## Requirements
List every line of the records that contains the string "these". Case counts, so match it exactly.

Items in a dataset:
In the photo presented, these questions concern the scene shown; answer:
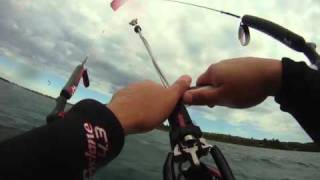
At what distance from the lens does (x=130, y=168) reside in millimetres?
27109

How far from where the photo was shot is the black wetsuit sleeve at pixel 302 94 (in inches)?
78.6

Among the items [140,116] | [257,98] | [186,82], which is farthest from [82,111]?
[257,98]

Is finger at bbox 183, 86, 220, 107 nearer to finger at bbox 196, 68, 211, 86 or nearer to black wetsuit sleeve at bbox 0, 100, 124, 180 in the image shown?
finger at bbox 196, 68, 211, 86

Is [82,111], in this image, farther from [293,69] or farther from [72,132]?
[293,69]

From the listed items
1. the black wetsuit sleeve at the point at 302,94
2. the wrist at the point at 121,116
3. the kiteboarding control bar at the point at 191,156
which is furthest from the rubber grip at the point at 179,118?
the black wetsuit sleeve at the point at 302,94

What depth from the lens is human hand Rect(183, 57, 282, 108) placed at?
196 centimetres

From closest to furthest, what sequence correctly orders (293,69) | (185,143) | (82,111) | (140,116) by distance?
(82,111) → (140,116) → (185,143) → (293,69)

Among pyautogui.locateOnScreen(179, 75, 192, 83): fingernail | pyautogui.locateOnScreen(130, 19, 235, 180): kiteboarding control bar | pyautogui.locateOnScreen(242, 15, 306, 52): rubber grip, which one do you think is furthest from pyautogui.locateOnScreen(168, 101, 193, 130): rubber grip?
pyautogui.locateOnScreen(242, 15, 306, 52): rubber grip

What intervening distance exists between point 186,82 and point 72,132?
3.13 ft

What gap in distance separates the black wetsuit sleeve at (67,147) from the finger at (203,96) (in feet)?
2.25

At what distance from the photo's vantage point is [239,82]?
77.3 inches

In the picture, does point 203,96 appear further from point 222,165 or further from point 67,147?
point 67,147

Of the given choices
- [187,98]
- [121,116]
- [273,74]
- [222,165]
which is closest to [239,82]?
[273,74]

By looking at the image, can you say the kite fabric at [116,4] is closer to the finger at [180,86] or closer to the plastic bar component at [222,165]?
the finger at [180,86]
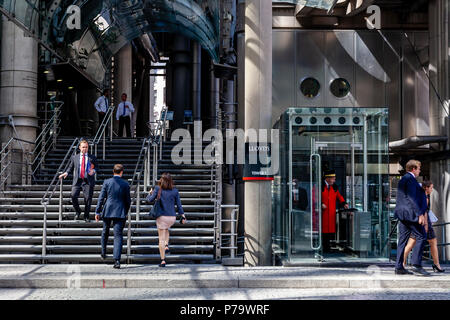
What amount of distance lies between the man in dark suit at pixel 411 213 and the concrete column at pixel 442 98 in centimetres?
820

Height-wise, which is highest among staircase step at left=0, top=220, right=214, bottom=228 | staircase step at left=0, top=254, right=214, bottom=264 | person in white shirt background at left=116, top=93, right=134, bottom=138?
person in white shirt background at left=116, top=93, right=134, bottom=138

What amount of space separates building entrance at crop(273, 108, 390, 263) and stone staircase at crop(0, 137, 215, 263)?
1.75 m

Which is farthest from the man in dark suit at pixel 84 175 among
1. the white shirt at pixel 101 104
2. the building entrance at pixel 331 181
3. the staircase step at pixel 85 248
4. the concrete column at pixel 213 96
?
the concrete column at pixel 213 96

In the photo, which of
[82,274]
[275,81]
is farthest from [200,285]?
[275,81]

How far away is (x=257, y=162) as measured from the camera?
36.3 feet

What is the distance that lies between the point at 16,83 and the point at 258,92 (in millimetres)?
7515

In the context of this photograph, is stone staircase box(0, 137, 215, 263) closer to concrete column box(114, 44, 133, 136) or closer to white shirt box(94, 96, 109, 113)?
white shirt box(94, 96, 109, 113)

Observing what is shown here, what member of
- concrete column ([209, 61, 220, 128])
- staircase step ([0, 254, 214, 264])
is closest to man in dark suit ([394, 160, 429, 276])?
staircase step ([0, 254, 214, 264])

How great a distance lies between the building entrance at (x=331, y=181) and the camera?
1044 centimetres

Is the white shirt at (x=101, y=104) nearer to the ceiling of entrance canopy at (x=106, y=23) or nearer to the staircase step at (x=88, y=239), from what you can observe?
the ceiling of entrance canopy at (x=106, y=23)

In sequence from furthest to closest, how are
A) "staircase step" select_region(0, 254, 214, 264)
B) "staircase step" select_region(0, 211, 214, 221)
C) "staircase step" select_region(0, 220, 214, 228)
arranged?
"staircase step" select_region(0, 211, 214, 221)
"staircase step" select_region(0, 220, 214, 228)
"staircase step" select_region(0, 254, 214, 264)

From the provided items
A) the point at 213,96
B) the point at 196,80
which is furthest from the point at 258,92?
the point at 213,96

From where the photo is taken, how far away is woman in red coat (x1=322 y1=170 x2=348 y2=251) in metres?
10.7
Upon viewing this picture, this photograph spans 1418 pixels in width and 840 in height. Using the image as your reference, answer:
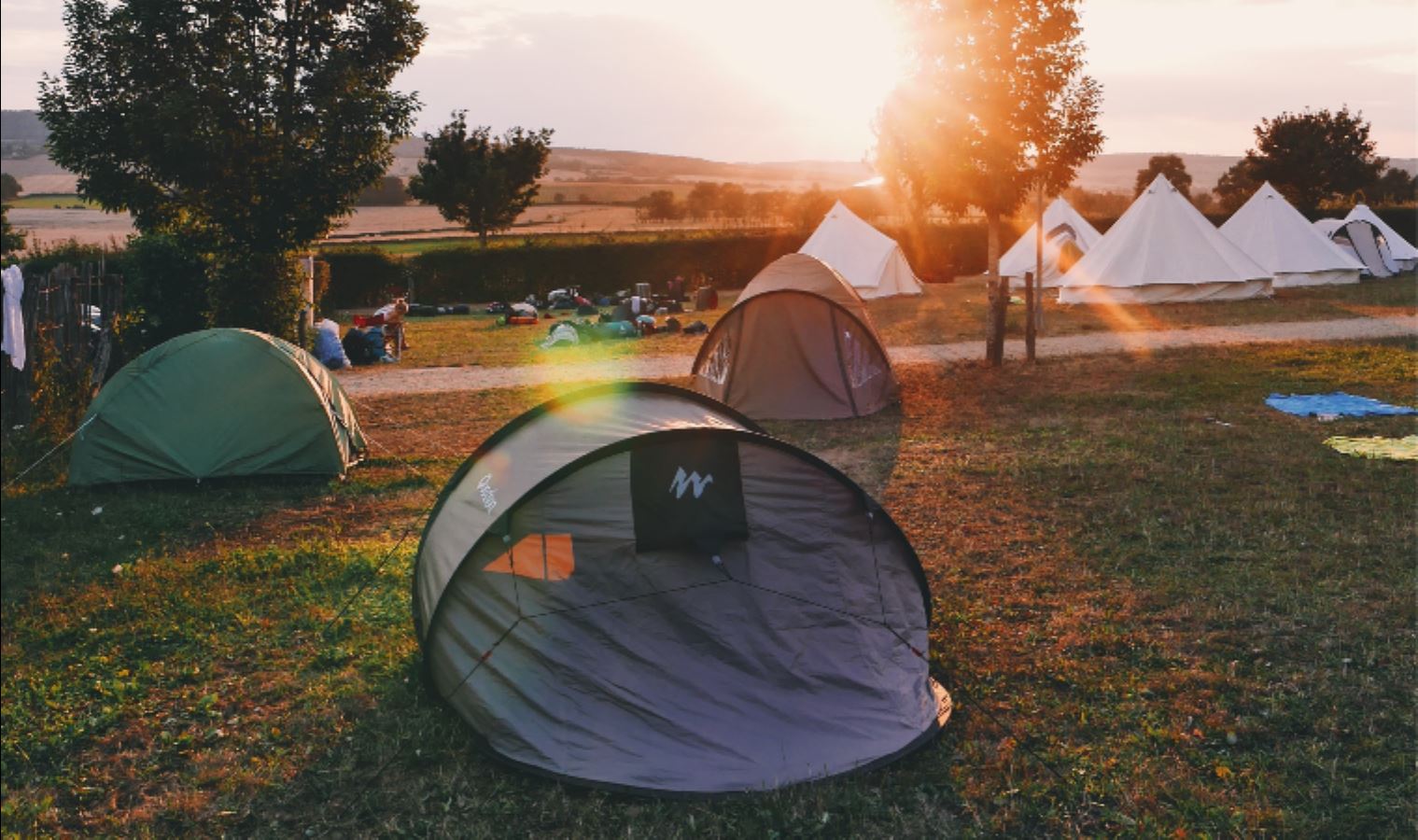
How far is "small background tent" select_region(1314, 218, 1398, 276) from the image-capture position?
1230 inches

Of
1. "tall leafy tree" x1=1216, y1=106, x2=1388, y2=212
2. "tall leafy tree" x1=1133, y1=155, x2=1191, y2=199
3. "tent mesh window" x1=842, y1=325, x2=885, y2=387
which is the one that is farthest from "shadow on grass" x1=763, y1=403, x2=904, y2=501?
"tall leafy tree" x1=1133, y1=155, x2=1191, y2=199

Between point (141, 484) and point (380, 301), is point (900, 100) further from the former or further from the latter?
point (380, 301)

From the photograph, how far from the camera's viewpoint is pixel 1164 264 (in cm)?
2589

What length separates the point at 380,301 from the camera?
3359 cm

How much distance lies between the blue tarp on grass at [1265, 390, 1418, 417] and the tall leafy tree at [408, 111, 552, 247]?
109ft

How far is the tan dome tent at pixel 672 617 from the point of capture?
4.74 metres

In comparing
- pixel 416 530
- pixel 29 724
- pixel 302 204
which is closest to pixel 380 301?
pixel 302 204

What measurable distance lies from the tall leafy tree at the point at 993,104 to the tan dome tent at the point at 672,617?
1114 cm

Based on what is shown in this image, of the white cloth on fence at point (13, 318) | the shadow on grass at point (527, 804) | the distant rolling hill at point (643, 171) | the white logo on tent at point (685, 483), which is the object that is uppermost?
the distant rolling hill at point (643, 171)

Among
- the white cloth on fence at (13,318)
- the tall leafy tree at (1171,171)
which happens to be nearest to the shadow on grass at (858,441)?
the white cloth on fence at (13,318)

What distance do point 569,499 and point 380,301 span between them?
1198 inches

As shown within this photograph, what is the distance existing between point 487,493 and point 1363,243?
112 ft

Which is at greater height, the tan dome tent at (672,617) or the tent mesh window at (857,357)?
the tent mesh window at (857,357)

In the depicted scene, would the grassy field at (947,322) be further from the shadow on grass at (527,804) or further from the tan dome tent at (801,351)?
the shadow on grass at (527,804)
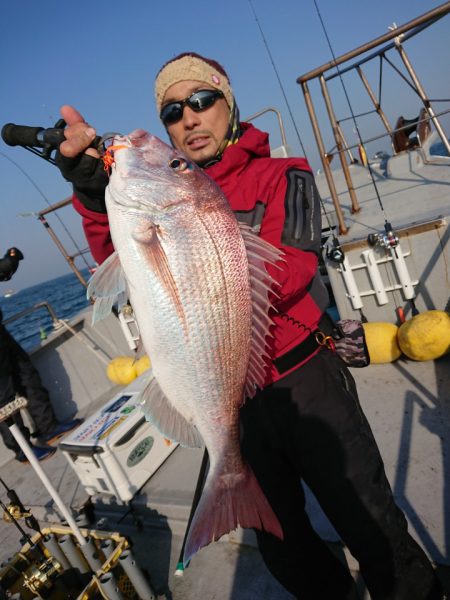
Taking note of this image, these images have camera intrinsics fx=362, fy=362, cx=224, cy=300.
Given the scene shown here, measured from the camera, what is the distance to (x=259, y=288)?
1.50m

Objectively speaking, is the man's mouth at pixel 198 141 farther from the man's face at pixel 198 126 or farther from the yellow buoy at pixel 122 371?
the yellow buoy at pixel 122 371

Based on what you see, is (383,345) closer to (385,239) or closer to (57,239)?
(385,239)

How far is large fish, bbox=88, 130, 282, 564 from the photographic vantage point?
4.74ft

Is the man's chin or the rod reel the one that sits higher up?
the man's chin

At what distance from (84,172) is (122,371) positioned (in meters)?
4.91

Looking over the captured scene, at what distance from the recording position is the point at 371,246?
4.26 metres

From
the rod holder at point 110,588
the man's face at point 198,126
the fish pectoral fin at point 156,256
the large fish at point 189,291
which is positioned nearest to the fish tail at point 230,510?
the large fish at point 189,291

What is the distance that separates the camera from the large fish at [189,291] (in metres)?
1.44

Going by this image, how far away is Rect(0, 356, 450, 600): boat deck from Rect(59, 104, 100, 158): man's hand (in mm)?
2753

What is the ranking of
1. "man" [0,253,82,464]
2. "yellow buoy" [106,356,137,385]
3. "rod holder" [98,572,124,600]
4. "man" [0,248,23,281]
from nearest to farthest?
1. "rod holder" [98,572,124,600]
2. "man" [0,248,23,281]
3. "man" [0,253,82,464]
4. "yellow buoy" [106,356,137,385]

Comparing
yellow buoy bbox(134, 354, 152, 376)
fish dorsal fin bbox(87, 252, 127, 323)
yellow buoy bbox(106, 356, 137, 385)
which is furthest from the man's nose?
yellow buoy bbox(106, 356, 137, 385)

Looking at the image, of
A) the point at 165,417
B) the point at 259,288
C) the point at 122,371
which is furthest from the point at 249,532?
the point at 122,371

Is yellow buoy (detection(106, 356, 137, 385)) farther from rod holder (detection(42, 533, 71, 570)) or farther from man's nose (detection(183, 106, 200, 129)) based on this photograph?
man's nose (detection(183, 106, 200, 129))

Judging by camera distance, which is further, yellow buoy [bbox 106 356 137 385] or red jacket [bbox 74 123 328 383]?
yellow buoy [bbox 106 356 137 385]
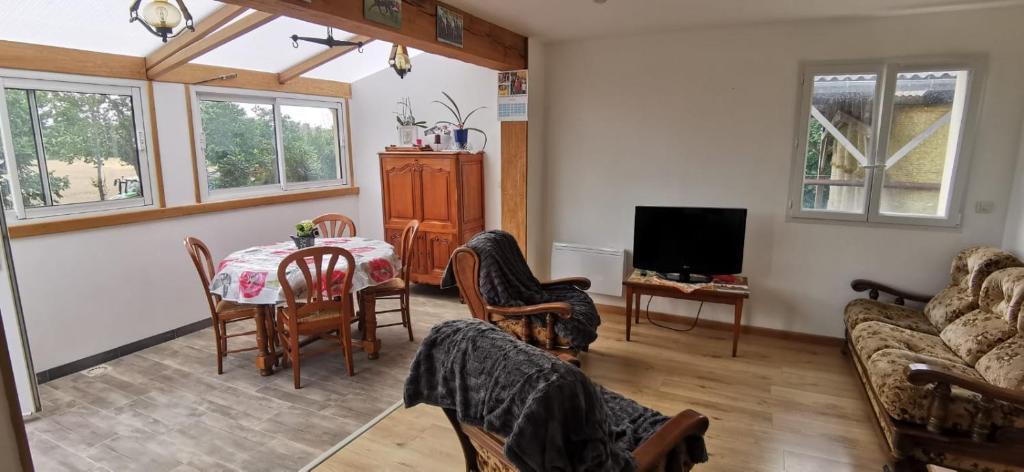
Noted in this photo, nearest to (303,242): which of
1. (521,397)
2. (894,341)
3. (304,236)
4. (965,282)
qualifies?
(304,236)

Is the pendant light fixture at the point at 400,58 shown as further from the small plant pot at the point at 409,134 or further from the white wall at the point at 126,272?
the white wall at the point at 126,272

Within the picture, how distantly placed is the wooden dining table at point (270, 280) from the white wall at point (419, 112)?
5.35ft

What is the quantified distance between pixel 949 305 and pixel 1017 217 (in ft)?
2.39

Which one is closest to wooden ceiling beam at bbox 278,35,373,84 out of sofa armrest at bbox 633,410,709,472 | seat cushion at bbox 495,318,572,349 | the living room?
the living room

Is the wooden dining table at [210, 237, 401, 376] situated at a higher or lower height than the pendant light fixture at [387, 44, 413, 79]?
lower

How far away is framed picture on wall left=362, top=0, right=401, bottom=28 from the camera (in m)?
2.62

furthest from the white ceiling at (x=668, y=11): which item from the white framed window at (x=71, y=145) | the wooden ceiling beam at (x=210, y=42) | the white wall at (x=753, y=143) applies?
the white framed window at (x=71, y=145)

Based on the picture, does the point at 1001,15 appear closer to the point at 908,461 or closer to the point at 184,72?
the point at 908,461

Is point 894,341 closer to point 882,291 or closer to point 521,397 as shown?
point 882,291

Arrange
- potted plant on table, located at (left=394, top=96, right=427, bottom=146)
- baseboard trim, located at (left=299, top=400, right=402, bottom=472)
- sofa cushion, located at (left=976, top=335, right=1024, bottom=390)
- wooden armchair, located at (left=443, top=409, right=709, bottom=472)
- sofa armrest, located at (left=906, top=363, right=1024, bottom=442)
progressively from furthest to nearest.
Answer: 1. potted plant on table, located at (left=394, top=96, right=427, bottom=146)
2. baseboard trim, located at (left=299, top=400, right=402, bottom=472)
3. sofa cushion, located at (left=976, top=335, right=1024, bottom=390)
4. sofa armrest, located at (left=906, top=363, right=1024, bottom=442)
5. wooden armchair, located at (left=443, top=409, right=709, bottom=472)

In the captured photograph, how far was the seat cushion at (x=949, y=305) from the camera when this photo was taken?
9.82ft

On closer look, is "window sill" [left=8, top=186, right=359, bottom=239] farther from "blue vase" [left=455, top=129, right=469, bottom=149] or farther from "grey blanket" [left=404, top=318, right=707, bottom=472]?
"grey blanket" [left=404, top=318, right=707, bottom=472]

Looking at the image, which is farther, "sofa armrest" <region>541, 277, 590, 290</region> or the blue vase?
the blue vase

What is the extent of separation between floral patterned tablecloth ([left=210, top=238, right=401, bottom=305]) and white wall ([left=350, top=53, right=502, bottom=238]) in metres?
1.61
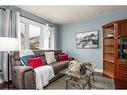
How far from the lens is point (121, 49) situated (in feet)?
11.6

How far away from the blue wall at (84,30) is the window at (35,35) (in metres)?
0.57

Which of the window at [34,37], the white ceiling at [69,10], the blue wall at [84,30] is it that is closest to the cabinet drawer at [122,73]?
the blue wall at [84,30]

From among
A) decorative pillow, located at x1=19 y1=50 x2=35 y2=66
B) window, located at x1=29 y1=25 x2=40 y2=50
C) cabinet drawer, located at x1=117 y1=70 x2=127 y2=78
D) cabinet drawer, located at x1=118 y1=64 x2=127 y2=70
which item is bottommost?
cabinet drawer, located at x1=117 y1=70 x2=127 y2=78

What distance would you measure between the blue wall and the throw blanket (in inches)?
86.6

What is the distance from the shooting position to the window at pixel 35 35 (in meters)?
4.11

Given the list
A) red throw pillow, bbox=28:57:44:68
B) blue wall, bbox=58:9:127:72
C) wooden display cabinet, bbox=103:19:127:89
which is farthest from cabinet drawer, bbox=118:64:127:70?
red throw pillow, bbox=28:57:44:68

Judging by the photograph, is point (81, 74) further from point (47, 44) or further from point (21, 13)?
point (47, 44)

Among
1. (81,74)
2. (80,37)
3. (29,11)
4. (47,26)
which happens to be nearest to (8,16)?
(29,11)

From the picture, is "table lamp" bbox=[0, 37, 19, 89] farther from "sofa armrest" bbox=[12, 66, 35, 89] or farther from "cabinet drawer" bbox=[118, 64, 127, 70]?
"cabinet drawer" bbox=[118, 64, 127, 70]

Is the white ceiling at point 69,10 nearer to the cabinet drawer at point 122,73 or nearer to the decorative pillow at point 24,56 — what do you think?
the decorative pillow at point 24,56

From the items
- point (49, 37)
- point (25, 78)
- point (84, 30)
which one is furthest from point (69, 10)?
point (25, 78)

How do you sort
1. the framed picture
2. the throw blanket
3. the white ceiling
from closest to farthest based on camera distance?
1. the throw blanket
2. the white ceiling
3. the framed picture

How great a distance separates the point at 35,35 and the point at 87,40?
198 centimetres

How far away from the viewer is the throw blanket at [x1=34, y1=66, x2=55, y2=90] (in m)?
2.64
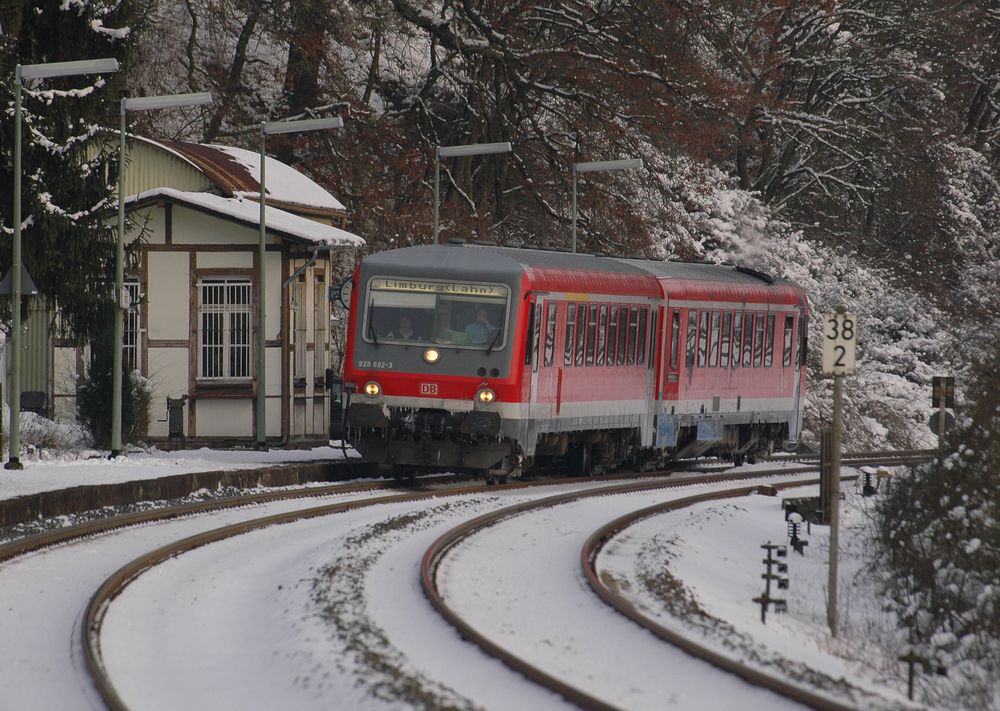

## Result below
In the photo presented, these questions concern the scene shown; answer:
Taking note of this image, these images have camera intrinsics fx=362, fy=362, cx=224, cy=300.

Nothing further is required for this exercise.